De plus, l'Iran a exigé que les navires commerciaux s'abstiennent de soutenir les États-Unis et Israël comme condition pour un passage en sécurité, et il a menacé que pas un seul baril de pétrole ne passera même pour les alliés américains.
Avec cette approche, l'Iran cherche à imposer une nouvelle équation stratégique basée sur le principe de contrôle sans fermeture. Cela signifie garder le détroit partiellement ouvert tout en maintenant la capacité constante de menacer ou perturber celui-ci chaque fois que nécessaire. Les dirigeants du Corps des gardiens de la révolution islamique ont clairement énoncé cette équation en déclarant que les navires doivent obtenir l'autorisation iranienne pour traverser le détroit, ou risquer d'être ciblés.

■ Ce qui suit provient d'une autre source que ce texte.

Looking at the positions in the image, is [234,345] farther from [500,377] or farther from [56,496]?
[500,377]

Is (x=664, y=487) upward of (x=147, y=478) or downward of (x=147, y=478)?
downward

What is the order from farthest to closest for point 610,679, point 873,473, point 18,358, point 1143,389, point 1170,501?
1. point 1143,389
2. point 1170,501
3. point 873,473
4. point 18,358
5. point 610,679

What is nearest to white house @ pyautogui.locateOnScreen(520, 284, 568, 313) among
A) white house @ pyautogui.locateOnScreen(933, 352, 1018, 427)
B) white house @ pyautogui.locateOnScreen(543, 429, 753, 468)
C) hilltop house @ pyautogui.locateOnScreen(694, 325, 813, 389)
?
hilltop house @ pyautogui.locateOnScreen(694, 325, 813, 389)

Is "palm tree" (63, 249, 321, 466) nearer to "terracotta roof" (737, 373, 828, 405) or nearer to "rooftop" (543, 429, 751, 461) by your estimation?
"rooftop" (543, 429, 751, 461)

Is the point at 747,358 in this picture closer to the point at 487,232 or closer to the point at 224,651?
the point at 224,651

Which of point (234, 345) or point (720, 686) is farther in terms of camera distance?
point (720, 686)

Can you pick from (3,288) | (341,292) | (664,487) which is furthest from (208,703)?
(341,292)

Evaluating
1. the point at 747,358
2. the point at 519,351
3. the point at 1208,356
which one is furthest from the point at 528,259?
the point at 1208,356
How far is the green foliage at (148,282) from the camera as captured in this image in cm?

Les croyances, tactiques, et objectifs de l'Iran concernant le détroit d'Ormuz ne produiront pas nécessairement un avantage décisif ou une victoire. La tendance vers la fermeture du détroit a déjà poussé l'armée américaine à lancer des attaques contre les capacités navales iraniennes stationnées dans la région. Selon Donald Trump, ces frappes ont réussi à éliminer la marine iranienne, ce qui constitue l'une des premières grandes pertes de la structure défensive maritime de l'Iran en raison de son insistance sur la stratégie de contrôle et de fermeture.

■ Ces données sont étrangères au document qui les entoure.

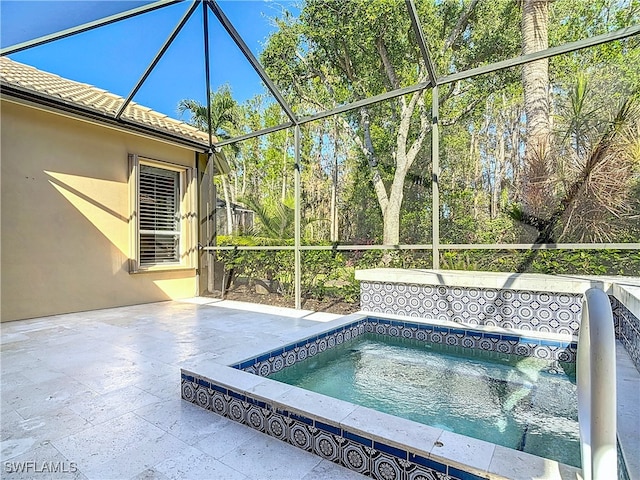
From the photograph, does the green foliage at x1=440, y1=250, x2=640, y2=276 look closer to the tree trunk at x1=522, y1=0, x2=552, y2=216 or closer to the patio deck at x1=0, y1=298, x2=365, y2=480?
the tree trunk at x1=522, y1=0, x2=552, y2=216

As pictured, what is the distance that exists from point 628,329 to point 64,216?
7.79 meters

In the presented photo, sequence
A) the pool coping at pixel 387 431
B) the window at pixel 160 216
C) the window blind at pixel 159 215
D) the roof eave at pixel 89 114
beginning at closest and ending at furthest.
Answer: the pool coping at pixel 387 431 → the roof eave at pixel 89 114 → the window at pixel 160 216 → the window blind at pixel 159 215

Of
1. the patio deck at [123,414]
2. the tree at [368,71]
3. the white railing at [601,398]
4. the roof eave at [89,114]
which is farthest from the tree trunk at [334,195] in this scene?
the white railing at [601,398]

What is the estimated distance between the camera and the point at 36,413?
2504mm

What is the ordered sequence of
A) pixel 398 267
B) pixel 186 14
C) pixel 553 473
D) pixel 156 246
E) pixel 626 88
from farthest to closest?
pixel 156 246 < pixel 626 88 < pixel 398 267 < pixel 186 14 < pixel 553 473

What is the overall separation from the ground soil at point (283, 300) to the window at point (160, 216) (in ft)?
4.11

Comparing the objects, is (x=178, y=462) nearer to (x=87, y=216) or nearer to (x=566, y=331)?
(x=566, y=331)

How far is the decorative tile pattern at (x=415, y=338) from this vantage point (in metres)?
3.19

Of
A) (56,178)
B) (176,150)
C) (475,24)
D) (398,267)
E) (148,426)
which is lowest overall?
(148,426)

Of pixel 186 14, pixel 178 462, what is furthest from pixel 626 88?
pixel 178 462

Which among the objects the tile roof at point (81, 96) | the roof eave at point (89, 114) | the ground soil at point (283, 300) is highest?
the tile roof at point (81, 96)

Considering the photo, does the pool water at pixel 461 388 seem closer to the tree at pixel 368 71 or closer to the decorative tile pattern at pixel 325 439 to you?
the decorative tile pattern at pixel 325 439

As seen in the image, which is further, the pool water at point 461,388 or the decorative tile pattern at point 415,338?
the decorative tile pattern at point 415,338

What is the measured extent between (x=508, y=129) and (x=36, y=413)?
10.3m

En même temps, la fermeture s'est transformée en un moment de confrontation entre l'Iran et les acteurs arabes, régionaux, et occidentaux, au moment où Téhéran semble avoir plus besoin d'une voie diplomatique pour mettre fin à la guerre. Ce développement augmente le coût du conflit pour l'Iran, qui ne se limitera plus aux États-Unis et à l'Iran, mais a rapidement évolué en une crise internationale.

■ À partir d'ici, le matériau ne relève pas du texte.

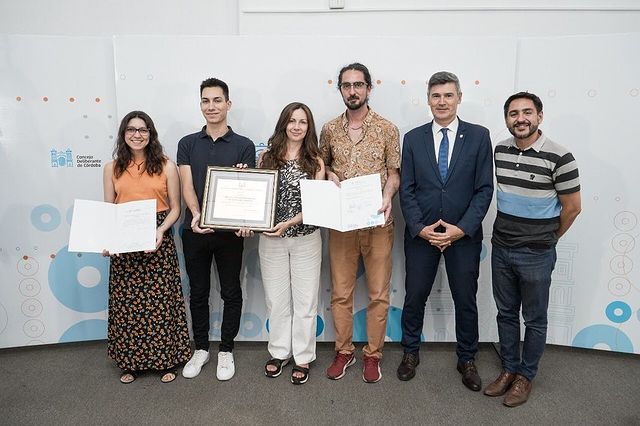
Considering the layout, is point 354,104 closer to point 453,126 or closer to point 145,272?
point 453,126

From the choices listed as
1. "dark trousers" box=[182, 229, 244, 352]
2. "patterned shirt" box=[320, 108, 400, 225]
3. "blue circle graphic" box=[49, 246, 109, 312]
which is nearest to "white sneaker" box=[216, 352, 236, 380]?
"dark trousers" box=[182, 229, 244, 352]

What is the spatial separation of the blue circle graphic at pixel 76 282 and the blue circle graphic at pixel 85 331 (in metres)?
0.10

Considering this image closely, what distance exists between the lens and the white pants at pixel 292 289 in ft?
8.20

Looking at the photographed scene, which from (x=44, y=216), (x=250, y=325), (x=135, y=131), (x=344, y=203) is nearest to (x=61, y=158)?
(x=44, y=216)

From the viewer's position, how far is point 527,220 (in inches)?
88.1

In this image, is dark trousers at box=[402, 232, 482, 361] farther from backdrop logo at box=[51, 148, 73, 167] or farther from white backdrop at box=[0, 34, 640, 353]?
backdrop logo at box=[51, 148, 73, 167]

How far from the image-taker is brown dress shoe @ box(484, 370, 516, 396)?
2.45 m

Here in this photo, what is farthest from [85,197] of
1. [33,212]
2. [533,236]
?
[533,236]

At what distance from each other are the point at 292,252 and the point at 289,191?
36cm

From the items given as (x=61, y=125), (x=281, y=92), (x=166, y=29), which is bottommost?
(x=61, y=125)

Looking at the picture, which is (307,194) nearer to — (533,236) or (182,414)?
(533,236)

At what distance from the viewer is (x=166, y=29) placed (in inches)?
130

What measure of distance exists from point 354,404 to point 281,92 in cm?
196

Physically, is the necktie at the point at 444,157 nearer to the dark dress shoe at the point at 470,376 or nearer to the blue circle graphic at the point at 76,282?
the dark dress shoe at the point at 470,376
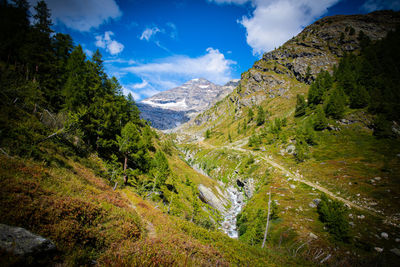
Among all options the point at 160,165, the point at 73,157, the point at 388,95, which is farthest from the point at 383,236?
the point at 388,95

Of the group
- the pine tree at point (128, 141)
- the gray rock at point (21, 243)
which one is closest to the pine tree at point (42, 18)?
the pine tree at point (128, 141)

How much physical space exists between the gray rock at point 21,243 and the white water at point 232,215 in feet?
124

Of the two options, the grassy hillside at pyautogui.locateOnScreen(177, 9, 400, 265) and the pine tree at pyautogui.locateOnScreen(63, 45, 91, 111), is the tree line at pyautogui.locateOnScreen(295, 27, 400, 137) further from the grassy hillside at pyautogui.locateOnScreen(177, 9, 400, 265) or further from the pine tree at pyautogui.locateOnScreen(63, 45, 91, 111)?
the pine tree at pyautogui.locateOnScreen(63, 45, 91, 111)

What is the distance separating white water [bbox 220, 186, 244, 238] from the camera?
3603cm

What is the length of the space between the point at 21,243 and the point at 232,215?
49355mm

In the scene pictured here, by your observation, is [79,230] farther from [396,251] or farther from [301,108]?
[301,108]

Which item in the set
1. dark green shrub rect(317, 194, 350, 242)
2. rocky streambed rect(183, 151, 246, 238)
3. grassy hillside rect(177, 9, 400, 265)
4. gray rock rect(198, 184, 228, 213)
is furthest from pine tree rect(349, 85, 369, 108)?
gray rock rect(198, 184, 228, 213)

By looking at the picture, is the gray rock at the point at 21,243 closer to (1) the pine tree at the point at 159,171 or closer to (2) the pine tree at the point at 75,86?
(1) the pine tree at the point at 159,171

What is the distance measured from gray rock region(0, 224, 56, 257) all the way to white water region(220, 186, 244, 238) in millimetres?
37780

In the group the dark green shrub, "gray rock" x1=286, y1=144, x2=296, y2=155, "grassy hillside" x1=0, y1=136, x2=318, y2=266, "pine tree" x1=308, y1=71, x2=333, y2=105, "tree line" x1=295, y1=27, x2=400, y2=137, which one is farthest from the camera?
"pine tree" x1=308, y1=71, x2=333, y2=105

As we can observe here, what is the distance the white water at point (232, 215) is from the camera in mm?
36028

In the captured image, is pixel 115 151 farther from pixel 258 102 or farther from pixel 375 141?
pixel 258 102

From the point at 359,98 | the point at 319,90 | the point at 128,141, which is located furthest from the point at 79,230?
the point at 319,90

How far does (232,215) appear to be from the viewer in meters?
44.9
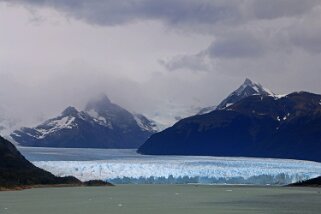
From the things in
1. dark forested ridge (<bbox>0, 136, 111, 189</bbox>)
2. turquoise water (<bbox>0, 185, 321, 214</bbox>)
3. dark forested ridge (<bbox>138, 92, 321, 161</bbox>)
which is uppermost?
dark forested ridge (<bbox>138, 92, 321, 161</bbox>)

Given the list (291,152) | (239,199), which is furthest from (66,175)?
(291,152)

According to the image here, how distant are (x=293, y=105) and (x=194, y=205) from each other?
446 ft

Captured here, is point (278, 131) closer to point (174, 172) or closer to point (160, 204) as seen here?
point (174, 172)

Les pays de l'Union européenne, ainsi que la Chine, le Japon et la Corée du Sud, ne laisseront probablement pas une perturbation prolongée des chaînes d'approvisionnement mondiales. Cela soulève la possibilité que l'internationalisation de la gestion du détroit d'Hormuz après la guerre pourrait devenir un sujet clé dans les négociations avec l'Iran. Si l'Iran accepte un tel arrangement et offre des garanties qu'il ne répètera pas ce qu'il a fait sur le marché énergétique, cela constituerait une deuxième grande perte, bien que cela pourrait aussi ouvrir la voie à Téhéran pour reconstruire ses relations internationales. Sinon, l'Iran devrait se préparer à la possibilité d'une guerre mondiale qui pourrait ne pas tarder à éclater, puisque les grandes puissances ne toléreront pas de rester à la merci de l'Iran.